— Start of Excerpt to read —

# PS3 games at low cost



## ohio_17 (Aug 10, 2012)

hello. I bought a new ps3 jailbroken. And I found out that not all the games can be run from apps/home. There are several games like God of War 3 that do not run discless and a ps3 blu ray game disc needs to be inside the console to play such games. Now I checked the prices online on flipkart most games cost around 1500 bucks. This seems costly when I am not even going to play that game and would just use the game disc to play other games already loaded in the hdd. So can anyone suggest anywhere online from where i can buy a ps3 blu ray disc at a low cost preferably around 500. If not I would like to ask other gamers from where they bought their game and at what price .


----------



## JojoTheDragon (Aug 15, 2012)

Not sure about your ethics, I guess you can buy used games @ price like that. try forums and indian game vendors.

— End of Excerpt to read —
— Start of Dataset content —

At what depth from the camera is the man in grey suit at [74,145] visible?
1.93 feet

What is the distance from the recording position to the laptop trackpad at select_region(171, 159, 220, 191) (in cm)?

— End of Dataset content —

Extend the forum thread about buying PS3 game discs cheaply, picking up after its last post.

**Answer for this exercise**
----------



## sam.dg (Aug 17, 2012)

Join IVG Forum

Only used stuff should fetch you that amount of price-cut.


----------



## panwala95 (Aug 22, 2012)

if you are in delhi you can go to palika bazar where you can get upto 60% less rates than the local sony centres


----------



## Mr.wave (Sep 7, 2012)

panwala95 said:


> if you are in delhi you can go to palika bazar where you can get upto 60% less rates than the local sony centres



are these 60% off games are original and  new ones or works only with Jb'ed PS3?

Thanks.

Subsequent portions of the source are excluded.